Bayesian Causal Forests for Longitudinal Data: Assessing the Impact of Part-Time Work on Growth in High School Mathematics Achievement
Nathan McJames, Ann O'Shea, Andrew Parnell
TL;DR
This paper develops a longitudinal extension of Bayesian Causal Forests (LBCF) to jointly estimate individual growth trajectories in mathematics achievement and the heterogeneous causal impact of part-time work using two waves of HSLS data. The model decomposes growth into a baseline trajectory and a period-specific treatment effect, incorporating time-varying covariates, a clever propensity-score term, and missing-data handling within a Bayesian nonparametric framework based on BART ensembles. Simulation studies demonstrate strong predictive performance and reliable uncertainty quantification for growth and heterogeneous effects, outperforming standard BART, BCF, and GRF in key settings; HSLS application reveals a negative average effect of intensive part-time work on growth ($ATE \approx -0.08$) with substantial heterogeneity and a potential positive effect for students with low school belonging.

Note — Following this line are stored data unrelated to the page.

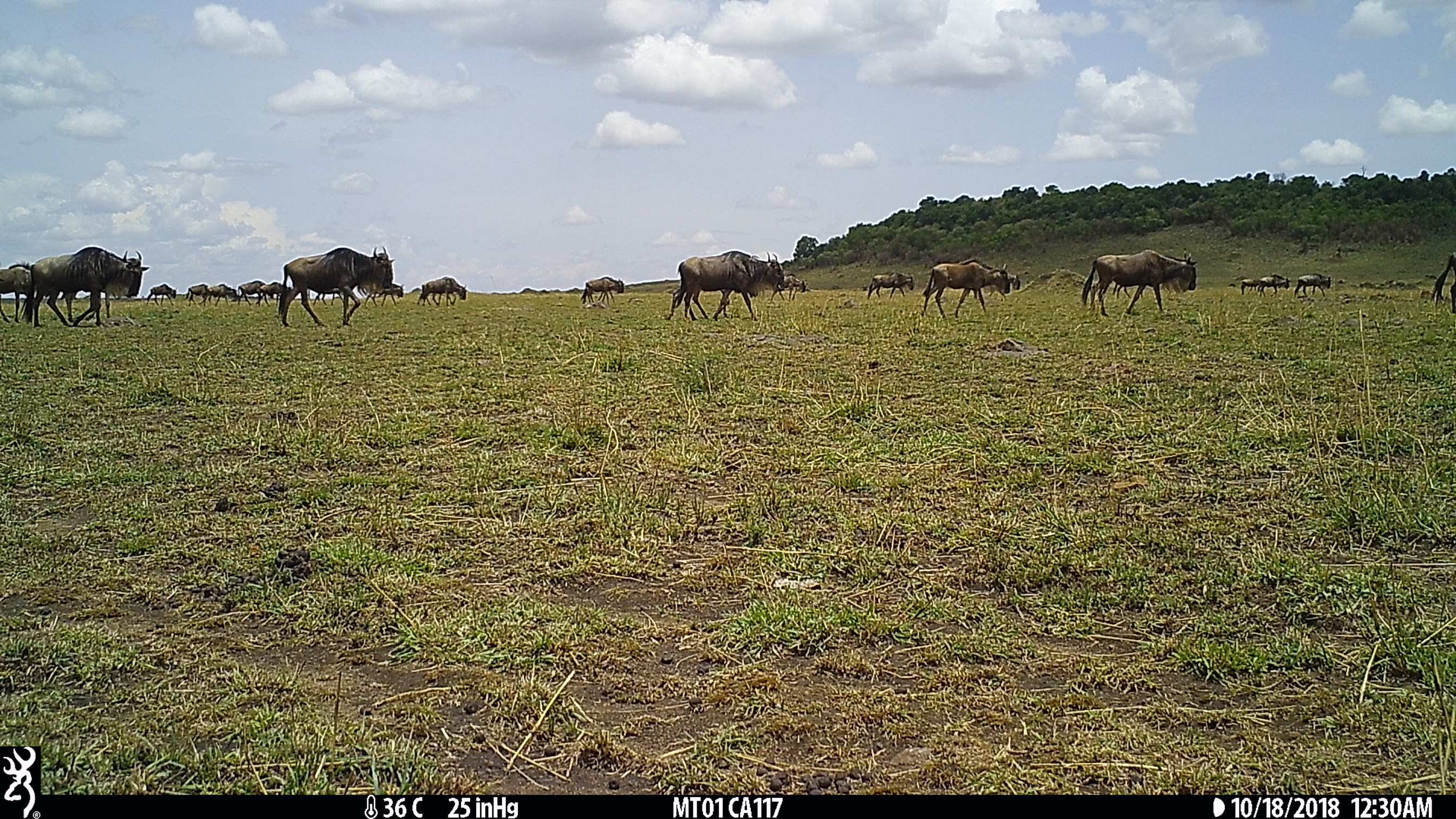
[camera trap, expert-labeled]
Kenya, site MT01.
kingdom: Animalia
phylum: Chordata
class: Mammalia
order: Artiodactyla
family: Bovidae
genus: Connochaetes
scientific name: Connochaetes taurinus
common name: blue wildebeest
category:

These results suggest nuanced policy implications: while intensive work generally dampens growth, targeted supports or alternative activities might mitigate harms and even benefit certain subgroups; the method offers a flexible tool for analyzing growth and heterogeneity in longitudinal causal settings across education data and beyond.
Abstract
Modelling growth in student achievement is a significant challenge in the field of education. Understanding how interventions or experiences such as part-time work can influence this growth is also important. Traditional methods like difference-in-differences are effective for estimating causal effects from longitudinal data. Meanwhile, Bayesian non-parametric methods have recently become popular for estimating causal effects from single time point observational studies. However, there remains a scarcity of methods capable of combining the strengths of these two approaches to flexibly estimate heterogeneous causal effects from longitudinal data. Motivated by two waves of data from the High School Longitudinal Study, the NCES' most recent longitudinal study which tracks a representative sample of over 20,000 students in the US, our study introduces a longitudinal extension of Bayesian Causal Forests. This model allows for the flexible identification of both individual growth in mathematical ability and the effects of participation in part-time work. Simulation studies demonstrate the predictive performance and reliable uncertainty quantification of the proposed model. Results reveal the negative impact of part time work for most students, but hint at potential benefits for those students with an initially low sense of school belonging. Clear signs of a widening achievement gap between students with high and low academic achievement are also identified. Potential policy implications are discussed, along with promising areas for future research.